---------- Texte retenu ----------
Crédit photo : VOISIN/PHANIE

L’exposition des consommateurs à des résidus de fongicides à base de SDHI (inhibiteurs de la succinate déshydrogénase) ne soulève pas de « préoccupation sanitaire », conclut une expertise de l’Agence nationale de sécurité sanitaire de l'alimentation, de l'environnement et du travail (Anses). Dans deux avis publiés le 5 décembre sur le sujet, les experts de l’Agence indiquent qu’ils vont poursuivre leurs investigations et invitent à ajuster certaines valeurs toxicologiques de référence.

Les SDHI sont utilisés contre les moisissures ou champignons qui se développent sur les céréales ou les fruits, mais aussi pour l’entretien des pelouses. Actuellement, 11 de ces substances SDHI sont approuvées en Europe pour des usages phytopharmaceutiques. En 2018, une tribune de scientifiques (avant une seconde en 2020) s’inquiétait des risques potentiels de ces produits pour la santé humaine, alors que les consommateurs y sont exposés via les aliments. L’année suivante, l’Anses n’avait pas identifié « d'éléments en faveur d'une alerte sanitaire » mais indiquait poursuivre les investigations.

Pas de « risque inacceptable »
---------- Entrées fournies ----------
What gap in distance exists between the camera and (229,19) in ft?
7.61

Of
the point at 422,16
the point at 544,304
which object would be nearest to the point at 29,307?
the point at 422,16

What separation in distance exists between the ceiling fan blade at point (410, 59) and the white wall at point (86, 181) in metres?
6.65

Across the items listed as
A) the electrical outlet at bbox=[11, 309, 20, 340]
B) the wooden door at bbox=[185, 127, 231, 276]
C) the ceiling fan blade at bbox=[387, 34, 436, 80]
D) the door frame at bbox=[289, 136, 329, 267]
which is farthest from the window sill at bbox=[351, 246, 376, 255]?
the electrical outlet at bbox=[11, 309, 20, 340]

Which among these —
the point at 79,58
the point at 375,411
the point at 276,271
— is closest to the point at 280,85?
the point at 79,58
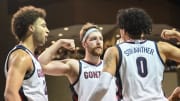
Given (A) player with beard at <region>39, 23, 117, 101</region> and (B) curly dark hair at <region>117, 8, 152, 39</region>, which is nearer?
(B) curly dark hair at <region>117, 8, 152, 39</region>

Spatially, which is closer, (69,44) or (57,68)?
(69,44)

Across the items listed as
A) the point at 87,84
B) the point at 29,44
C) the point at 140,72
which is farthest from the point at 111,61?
the point at 87,84

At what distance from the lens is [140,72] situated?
324 centimetres

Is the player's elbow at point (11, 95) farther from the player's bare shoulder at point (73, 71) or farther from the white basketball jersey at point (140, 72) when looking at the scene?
the player's bare shoulder at point (73, 71)

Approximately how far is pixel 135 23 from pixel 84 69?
1.20 meters

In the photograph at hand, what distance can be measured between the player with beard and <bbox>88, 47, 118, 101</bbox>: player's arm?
102 centimetres

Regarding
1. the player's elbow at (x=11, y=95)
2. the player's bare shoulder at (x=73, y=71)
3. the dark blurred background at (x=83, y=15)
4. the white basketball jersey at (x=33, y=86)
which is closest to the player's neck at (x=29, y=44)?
the white basketball jersey at (x=33, y=86)

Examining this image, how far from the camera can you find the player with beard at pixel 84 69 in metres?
4.28

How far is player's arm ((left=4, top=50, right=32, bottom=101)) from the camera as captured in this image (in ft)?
10.9

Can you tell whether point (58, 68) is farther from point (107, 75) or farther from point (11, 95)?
point (107, 75)

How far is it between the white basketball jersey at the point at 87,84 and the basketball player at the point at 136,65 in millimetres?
986

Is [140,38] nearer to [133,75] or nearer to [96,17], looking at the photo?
[133,75]

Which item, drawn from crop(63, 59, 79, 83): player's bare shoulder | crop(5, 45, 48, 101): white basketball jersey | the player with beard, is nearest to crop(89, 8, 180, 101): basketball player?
crop(5, 45, 48, 101): white basketball jersey

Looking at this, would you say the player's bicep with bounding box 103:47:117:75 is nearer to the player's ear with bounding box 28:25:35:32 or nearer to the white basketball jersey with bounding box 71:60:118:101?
the player's ear with bounding box 28:25:35:32
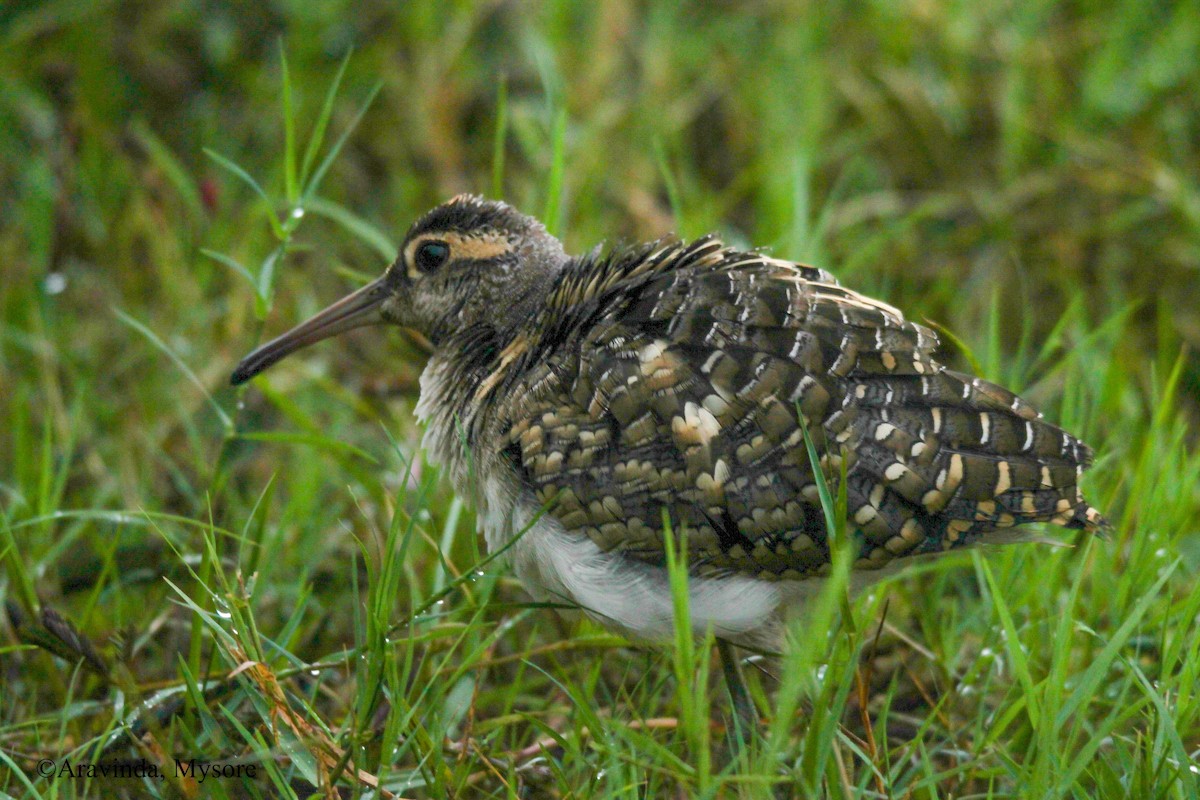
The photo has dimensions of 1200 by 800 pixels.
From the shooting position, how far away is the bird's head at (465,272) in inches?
142

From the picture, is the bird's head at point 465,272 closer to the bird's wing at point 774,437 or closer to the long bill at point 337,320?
the long bill at point 337,320

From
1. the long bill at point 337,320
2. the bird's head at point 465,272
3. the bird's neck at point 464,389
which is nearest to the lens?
the bird's neck at point 464,389

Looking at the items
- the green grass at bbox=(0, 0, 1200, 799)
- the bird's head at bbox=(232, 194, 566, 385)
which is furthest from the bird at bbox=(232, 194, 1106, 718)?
the bird's head at bbox=(232, 194, 566, 385)

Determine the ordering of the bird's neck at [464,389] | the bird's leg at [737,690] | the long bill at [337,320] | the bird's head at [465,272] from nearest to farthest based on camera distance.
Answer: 1. the bird's leg at [737,690]
2. the bird's neck at [464,389]
3. the bird's head at [465,272]
4. the long bill at [337,320]

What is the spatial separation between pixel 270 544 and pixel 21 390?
4.57 ft

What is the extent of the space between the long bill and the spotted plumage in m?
0.70

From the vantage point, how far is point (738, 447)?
292 cm

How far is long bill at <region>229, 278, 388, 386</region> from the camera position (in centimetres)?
371

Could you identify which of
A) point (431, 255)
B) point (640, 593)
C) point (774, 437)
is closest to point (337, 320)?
point (431, 255)

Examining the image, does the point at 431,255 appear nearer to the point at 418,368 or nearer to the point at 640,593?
the point at 418,368

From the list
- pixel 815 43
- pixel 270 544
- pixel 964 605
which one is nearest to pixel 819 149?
pixel 815 43

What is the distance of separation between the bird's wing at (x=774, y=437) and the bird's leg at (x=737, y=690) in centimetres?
32

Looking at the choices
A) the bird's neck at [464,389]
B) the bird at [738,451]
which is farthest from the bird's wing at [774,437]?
the bird's neck at [464,389]

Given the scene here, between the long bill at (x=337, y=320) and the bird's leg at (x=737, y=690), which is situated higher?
the long bill at (x=337, y=320)
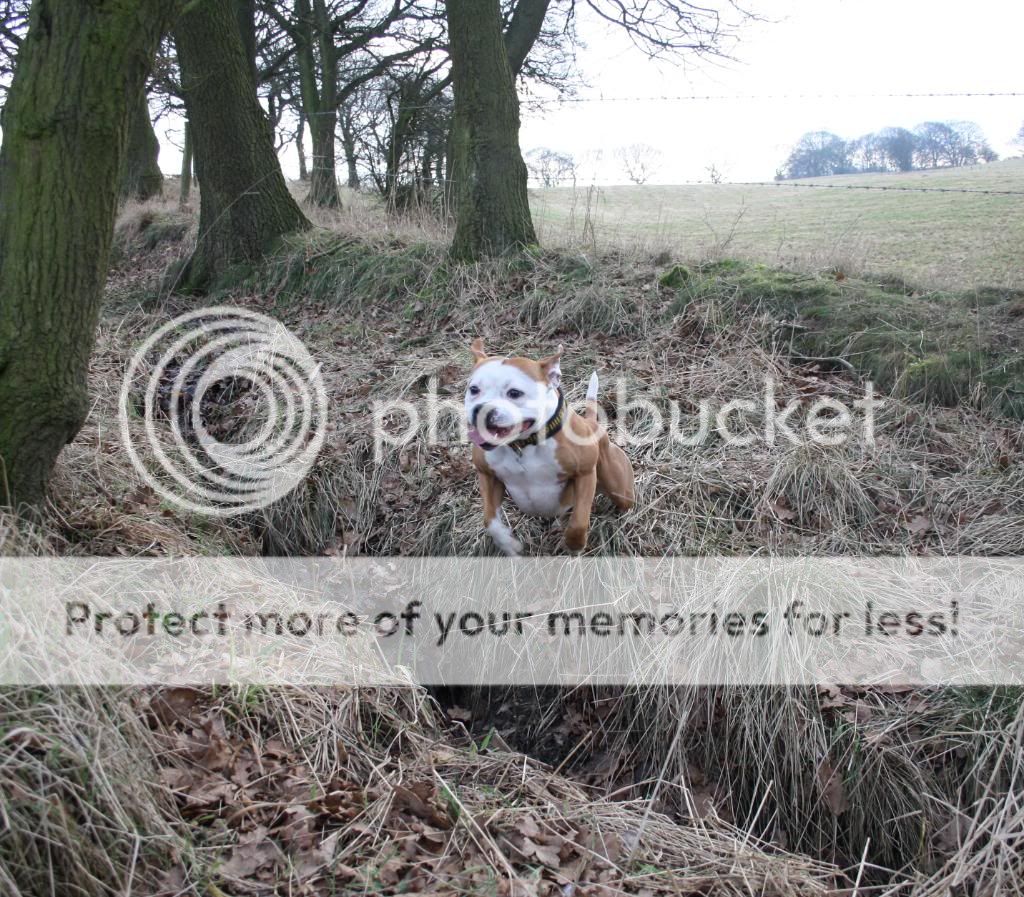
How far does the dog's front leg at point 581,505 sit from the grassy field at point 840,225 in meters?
4.08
----------
_Action demandée A:_ Reproduisez fidèlement le passage du texte sur les fongicides SDHI, de « Crédit photo : VOISIN/PHANIE » à « toxicologiques de référence. ».
_Action demandée B:_ Rédigez la suite du texte sur les fongicides SDHI, à partir de l'endroit où il s'arrête.
Les entrées constituent un matériau indépendant du texte retenu.

_Résultat attendu A:_
Crédit photo : VOISIN/PHANIE

L’exposition des consommateurs à des résidus de fongicides à base de SDHI (inhibiteurs de la succinate déshydrogénase) ne soulève pas de « préoccupation sanitaire », conclut une expertise de l’Agence nationale de sécurité sanitaire de l'alimentation, de l'environnement et du travail (Anses). Dans deux avis publiés le 5 décembre sur le sujet, les experts de l’Agence indiquent qu’ils vont poursuivre leurs investigations et invitent à ajuster certaines valeurs toxicologiques de référence.

_Résultat attendu B:_
Pour cette nouvelle analyse, les experts se sont appuyés sur deux méthodes distinctes d’évaluation, « l’une déterministe, l’autre probabiliste », est-il précisé. Ils en ont conclu « qu’il n’est pas attendu de risque inacceptable pour les consommateurs français ». Les auteurs relèvent qu’il n’y a pas de données épidémiologiques supplémentaires depuis l’expertise collective de l’Inserm « Pesticides et santé » de 2021.

Pour les sous-populations à risque, l’Anses a lancé une étude complémentaire sur l’impact des expositions environnementales sur le risque tumoral chez les sujets à risque de paragangliome héréditaire SDH-déterminé (étude PGL Expo) à l’aide de données épidémiologiques.

Côté méthodologie, le groupe de travail recommande en revanche d’ajuster 11 des 39 valeurs toxicologiques de référence (VTR), « en diminuant modérément leur valeur actuelle d’un facteur de réduction allant de 1,5 à 3,3 ». Ces évolutions sont justifiées par la requalification de niveaux de doses entraînant des effets indésirables, la sélection d’études « jugées plus pertinentes » ou « l’ajout d’un facteur d’incertitude supplémentaire ». Ces recommandations seront portées au niveau européen en vue d’une prise en compte dans les futures évaluations. Les experts encouragent également la recherche sur les modes d’action des SDHI et leurs conséquences sanitaires.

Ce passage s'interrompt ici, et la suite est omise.